Ayer leía que Netflix ha perdido más de un millón de suscripciones desde que comenzó a aplicar el cambio en sus condiciones de uso. La plataforma, que se popularizó por permitir a diferentes usuarios compartir una misma cuenta, decidió hace unos meses poner fin a esa posibilidad. Esto no ha sido ninguna sorpresa; no lo ha sido para mí, que soy uno de esos usuarios que se han dado de baja, pero tampoco lo habrá sido para la compañía que, entiendo, había hecho cálculos antes de tomar una decisión de este calibre.
Bastaba con atender a la lógica para saber lo que ocurriría. Y es que muchos continuábamos con la suscripción no por el bajo precio; ni tampoco por el contenido ofrecido, que, espero no ofender a nadie, no destacaba por su calidad ni por su exclusividad. Lo que nos hacía mantener la cuenta era una razón tan simple como poderosa: hacía años que compartíamos cuenta con las mismas personas y no encontrábamos el momento de llamarles, o escribirles un whatsapp, para que nos eliminaran de la suscripción; a pesar de que estuviéramos renunciando a ahorrarnos el Bizum de cada mes.
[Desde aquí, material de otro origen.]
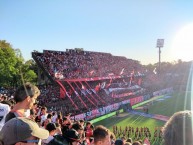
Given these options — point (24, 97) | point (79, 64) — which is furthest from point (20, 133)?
point (79, 64)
Pero el cambio en las condiciones de Netflix, más que para evidenciar nuestro comportamiento como consumidores, resulta útil para reflexionar sobre esas marcas que se popularizan por comercializar productos normalitos y a bajo coste y que, con el tiempo, suben los precios con el ánimo de competir en otros mercados diferentes a aquellos en los que han tenido éxito. Y fracasan. Pienso en plataformas audiovisuales, en empresas textiles, en compañías de la automoción o en partidos políticos. Entre estos últimos están quienes se han hecho un hueco por criticarlo todo y, cuando se han aburrido de hacer oposición y dar voz a los enfadados de todas las causas, quieren seducir al electorado que busca la gestión responsable. Deben saber que tienen todas las de perder, porque la ciudadanía no olvida quiénes son y, sobre todo, porque el original es siempre mejor que la copia.